Eradication is a key element to our Christian faith. Ezekiel 18:31 gives this admonition:
Cast away from you all your transgressions which you have committed and make yourselves a new heart and a new spirit! For why will you die, O house of Israel?
Chameleons have a stark advantage toward removing sin from the heart – let it not be wasted on us. We can not allow ourselves to be complacent when it comes to wrongs in our spirit, but continually work hand-in-hand with God to weed them out. We must replace negative traits with positive ones. Let us capture our prey (our sin) with lightning speed and devour it…before it devours us.
Still ashamed of being a chameleon? Don’t let this escape your notice. #3: The Character of a Chameleon is one of…
• Chameleons don’t disappear; they change colors to blend into their environment. • Most species change color; some can even change the pattern and mix of colors. • Chameleons change colors as a defense mechanism from predators, a signal to other chameleons, and as a technique to regulate body temperature.
If you are a “chameleon”, you have been given excellent adaptation skills. You are able to become what others cannot. You can transform into something far more beautiful and refined than your first form.
Adaptation allows a wife to morph into the woman of her husband’s dreams…she adapts to the qualities her man finds attractive in a woman and win his favor.
Adaptation allows a mother to bond with her child…she adapts to tried-and-true parenting techniques and becomes a better mom.
Adaptation allows an employee to rise in her company’s ranks…she adapts to the business model of her superiors and impresses her boss.
Unfortunately, not everyone can and not everyone will adapt to their betterment. When such individuals reach the end of their natural ability, they find themselves unable to progress further in life. They lack the ability to become more than what they are, and this hinders their personal growth. You, however, have the character of a chameleon. You are at an advantage, because you can copy what you see. You have the very real gift of becoming what you admire.

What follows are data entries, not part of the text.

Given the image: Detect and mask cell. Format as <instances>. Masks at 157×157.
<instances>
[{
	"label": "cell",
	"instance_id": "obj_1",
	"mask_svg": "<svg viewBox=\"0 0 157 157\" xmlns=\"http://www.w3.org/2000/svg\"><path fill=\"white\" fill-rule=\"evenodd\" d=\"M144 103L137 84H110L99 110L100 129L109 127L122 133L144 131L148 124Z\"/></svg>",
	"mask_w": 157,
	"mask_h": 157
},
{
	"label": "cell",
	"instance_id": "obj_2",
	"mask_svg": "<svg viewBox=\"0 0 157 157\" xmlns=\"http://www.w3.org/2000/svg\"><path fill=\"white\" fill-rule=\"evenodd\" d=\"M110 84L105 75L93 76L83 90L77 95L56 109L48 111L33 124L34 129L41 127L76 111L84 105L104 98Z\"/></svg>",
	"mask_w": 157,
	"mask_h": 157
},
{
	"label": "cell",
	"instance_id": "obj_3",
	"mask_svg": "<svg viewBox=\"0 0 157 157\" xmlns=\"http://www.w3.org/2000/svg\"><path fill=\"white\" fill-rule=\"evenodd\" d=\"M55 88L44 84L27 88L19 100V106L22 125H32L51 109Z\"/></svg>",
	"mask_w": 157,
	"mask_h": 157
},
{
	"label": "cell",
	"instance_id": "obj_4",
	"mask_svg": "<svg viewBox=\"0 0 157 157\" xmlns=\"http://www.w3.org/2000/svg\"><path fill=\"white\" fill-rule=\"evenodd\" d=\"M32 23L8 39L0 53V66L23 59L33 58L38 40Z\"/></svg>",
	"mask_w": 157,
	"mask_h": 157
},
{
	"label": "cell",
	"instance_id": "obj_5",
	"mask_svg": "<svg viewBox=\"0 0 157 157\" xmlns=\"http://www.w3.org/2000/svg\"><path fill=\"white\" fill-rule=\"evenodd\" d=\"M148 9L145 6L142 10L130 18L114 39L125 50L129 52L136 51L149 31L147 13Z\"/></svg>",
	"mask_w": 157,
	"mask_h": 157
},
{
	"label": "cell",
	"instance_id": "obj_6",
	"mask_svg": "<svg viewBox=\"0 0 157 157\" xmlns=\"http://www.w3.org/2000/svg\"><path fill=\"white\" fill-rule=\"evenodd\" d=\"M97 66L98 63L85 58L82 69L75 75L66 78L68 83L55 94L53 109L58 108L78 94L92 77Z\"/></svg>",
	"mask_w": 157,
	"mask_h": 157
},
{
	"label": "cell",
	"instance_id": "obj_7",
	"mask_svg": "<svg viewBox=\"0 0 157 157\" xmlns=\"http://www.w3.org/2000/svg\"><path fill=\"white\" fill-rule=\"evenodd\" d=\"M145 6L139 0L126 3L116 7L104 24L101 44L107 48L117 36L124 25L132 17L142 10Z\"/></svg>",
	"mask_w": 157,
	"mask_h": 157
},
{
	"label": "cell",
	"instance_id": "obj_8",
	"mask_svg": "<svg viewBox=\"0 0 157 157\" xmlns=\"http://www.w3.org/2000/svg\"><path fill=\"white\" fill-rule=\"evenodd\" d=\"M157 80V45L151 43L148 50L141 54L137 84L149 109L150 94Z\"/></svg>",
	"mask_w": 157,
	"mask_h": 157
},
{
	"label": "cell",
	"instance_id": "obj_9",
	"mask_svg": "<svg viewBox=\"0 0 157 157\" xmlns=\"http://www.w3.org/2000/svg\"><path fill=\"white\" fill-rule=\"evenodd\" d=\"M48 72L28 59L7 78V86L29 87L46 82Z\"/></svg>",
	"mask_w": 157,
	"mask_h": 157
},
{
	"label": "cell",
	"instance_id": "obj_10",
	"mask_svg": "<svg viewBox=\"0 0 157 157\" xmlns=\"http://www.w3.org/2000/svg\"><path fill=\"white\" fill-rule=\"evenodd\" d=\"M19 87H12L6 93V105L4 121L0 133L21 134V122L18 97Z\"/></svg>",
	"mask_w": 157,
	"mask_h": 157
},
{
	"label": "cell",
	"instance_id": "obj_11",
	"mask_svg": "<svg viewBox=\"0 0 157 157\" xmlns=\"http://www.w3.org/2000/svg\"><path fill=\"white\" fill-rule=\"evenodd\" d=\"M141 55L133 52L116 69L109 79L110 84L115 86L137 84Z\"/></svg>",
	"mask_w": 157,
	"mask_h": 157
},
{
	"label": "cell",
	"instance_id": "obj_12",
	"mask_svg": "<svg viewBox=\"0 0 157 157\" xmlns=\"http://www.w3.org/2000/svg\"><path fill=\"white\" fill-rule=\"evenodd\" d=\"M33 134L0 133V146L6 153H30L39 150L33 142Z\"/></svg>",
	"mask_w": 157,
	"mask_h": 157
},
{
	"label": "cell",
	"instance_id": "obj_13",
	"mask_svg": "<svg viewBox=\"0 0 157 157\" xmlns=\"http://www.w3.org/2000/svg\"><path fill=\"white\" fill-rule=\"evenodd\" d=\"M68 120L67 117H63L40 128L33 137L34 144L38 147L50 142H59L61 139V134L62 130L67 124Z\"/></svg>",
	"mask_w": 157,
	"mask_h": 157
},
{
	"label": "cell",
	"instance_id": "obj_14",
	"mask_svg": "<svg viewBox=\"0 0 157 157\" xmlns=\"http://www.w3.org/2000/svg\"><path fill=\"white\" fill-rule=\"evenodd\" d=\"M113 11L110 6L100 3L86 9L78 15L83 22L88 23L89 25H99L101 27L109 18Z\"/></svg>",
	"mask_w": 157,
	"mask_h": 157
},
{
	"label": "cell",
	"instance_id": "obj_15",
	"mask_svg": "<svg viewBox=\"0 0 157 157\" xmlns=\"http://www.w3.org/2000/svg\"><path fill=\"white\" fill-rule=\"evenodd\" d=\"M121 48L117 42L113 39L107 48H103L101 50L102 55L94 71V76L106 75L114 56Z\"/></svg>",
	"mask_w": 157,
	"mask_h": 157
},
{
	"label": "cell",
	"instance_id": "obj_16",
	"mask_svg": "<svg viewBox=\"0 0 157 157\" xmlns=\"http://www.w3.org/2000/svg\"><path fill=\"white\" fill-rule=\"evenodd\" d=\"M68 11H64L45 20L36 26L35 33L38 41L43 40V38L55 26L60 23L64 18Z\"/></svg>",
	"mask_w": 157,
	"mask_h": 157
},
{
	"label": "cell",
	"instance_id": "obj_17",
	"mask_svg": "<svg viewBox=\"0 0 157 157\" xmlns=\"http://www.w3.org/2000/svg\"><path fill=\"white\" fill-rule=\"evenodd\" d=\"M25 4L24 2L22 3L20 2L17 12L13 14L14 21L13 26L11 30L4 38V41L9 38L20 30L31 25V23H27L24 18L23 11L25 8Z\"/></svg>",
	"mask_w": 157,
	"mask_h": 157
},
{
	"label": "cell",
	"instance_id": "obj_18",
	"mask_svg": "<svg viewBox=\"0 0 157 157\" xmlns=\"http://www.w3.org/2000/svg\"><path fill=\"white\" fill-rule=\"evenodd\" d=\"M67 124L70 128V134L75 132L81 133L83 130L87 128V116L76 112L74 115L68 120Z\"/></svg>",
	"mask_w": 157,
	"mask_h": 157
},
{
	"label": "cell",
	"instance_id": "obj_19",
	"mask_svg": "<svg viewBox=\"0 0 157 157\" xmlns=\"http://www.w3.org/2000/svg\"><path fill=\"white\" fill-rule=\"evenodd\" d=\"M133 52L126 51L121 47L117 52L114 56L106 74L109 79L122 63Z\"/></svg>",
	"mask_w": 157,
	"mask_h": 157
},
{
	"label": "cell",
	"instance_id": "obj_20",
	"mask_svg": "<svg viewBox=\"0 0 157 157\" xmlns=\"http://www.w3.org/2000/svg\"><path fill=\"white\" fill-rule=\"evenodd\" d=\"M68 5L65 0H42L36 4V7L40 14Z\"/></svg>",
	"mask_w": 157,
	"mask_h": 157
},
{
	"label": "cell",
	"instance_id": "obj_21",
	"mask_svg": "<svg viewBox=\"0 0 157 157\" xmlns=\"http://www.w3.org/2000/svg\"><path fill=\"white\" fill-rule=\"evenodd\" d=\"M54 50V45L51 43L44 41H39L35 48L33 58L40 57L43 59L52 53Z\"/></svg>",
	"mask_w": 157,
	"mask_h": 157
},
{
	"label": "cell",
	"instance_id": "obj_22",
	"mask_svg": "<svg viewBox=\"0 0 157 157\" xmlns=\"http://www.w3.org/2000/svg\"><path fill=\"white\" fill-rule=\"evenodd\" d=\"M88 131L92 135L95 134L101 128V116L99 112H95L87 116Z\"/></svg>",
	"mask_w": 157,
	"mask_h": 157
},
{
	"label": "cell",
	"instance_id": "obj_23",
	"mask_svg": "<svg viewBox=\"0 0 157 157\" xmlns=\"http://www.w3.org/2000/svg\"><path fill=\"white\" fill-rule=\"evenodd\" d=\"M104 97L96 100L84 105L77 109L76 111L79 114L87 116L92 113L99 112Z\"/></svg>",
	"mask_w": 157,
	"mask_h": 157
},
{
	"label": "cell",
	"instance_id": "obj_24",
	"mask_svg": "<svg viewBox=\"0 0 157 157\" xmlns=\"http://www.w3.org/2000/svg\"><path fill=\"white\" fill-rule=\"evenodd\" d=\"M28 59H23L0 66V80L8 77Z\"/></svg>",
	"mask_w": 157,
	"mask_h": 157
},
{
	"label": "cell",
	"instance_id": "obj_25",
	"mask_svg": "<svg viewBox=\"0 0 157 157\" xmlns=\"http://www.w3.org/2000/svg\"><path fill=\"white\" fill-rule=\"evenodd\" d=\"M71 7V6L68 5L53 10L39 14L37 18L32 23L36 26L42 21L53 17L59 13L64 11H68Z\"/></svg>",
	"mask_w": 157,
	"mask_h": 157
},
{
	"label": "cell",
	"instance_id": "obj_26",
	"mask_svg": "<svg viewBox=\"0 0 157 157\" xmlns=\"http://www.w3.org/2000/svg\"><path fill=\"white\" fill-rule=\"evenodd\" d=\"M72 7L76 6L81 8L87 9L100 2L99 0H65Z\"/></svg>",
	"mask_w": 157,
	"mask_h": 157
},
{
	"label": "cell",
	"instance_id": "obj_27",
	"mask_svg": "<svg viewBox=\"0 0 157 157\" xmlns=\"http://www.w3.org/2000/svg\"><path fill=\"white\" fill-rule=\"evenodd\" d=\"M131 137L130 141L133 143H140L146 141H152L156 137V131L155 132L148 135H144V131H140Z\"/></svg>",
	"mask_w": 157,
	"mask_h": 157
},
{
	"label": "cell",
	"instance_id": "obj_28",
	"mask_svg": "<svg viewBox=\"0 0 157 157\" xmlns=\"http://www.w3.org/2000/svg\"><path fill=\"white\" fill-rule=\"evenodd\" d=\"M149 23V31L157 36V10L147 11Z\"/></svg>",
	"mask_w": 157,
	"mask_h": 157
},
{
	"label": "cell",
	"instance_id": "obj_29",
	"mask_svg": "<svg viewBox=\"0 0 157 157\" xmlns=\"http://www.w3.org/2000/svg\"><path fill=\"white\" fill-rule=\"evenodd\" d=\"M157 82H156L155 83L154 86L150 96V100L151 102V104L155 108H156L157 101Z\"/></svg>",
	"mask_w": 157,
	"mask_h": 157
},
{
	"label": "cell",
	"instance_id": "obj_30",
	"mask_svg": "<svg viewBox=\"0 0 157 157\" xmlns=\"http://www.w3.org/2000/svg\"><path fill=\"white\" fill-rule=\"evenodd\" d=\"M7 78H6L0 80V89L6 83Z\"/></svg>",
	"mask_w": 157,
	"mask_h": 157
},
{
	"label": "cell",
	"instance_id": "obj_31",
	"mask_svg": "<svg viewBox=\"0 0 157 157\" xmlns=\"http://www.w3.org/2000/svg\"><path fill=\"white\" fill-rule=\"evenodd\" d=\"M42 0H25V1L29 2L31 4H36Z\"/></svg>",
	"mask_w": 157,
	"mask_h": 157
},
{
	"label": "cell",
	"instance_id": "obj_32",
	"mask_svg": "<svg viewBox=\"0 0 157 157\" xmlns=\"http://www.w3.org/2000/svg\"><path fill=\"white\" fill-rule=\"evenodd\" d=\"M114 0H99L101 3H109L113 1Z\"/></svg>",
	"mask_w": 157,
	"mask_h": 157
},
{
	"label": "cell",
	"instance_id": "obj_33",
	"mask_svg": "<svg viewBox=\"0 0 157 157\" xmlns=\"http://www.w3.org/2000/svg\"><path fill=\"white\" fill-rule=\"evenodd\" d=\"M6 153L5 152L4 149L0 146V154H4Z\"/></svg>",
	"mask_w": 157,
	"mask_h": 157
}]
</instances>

Adaptation is a key element to our Christian faith. We are called to:
…be imitators of God, as beloved children. – Ephesians 5:1
Chameleons have a stark advantage toward transforming into God’s image – let it not be wasted on us. We have the perfect example to follow in our Messiah, Jesus Christ. We must pick up our cross and follow in His footsteps daily. We must find Him worthy of our imitation. Let us blend into our Savior and model our every color after Him.
Still ashamed of being a chameleon? Surely not, my friend. Chameleons are truly one-of-a-kind among God’s creation.
This message is for me as well as for all of my fellow “chameleons”. No longer will I be ashamed of my God-given design. I used to think that I had no special qualities of my own, that I was merely a cheap imitation of those I considered to be “better” than myself…the naturals. Now I realize that others are not better than me, nor vice versa…we are merely different.
If it were possible for a chameleon to voice a lament in my ear, perhaps it would say: “I am a worthless creature. I have no abilities of my own! All I am is a cheap imitation…a copy. I’m nothing special.”
“Silly lizard,” I would reply, “you are a lion on the earth. Your very strength lies in your ability to adapt. This is the quality that makes you unique. Not everyone can be a chameleon, you know.” And this is what I am telling you also. Are you a skilled observer, eradicator, and adapter? Then you have the character of a chameleon. You have no cause for shame. Stand tall, and embrace your distinctive expertise…painting yourself in a beautiful array of colors.
“Living in the skin of a chameleon requires the ability to adapt and change on a dime, every single day, multiple times a day – while continuing to keep an eye on the big picture.”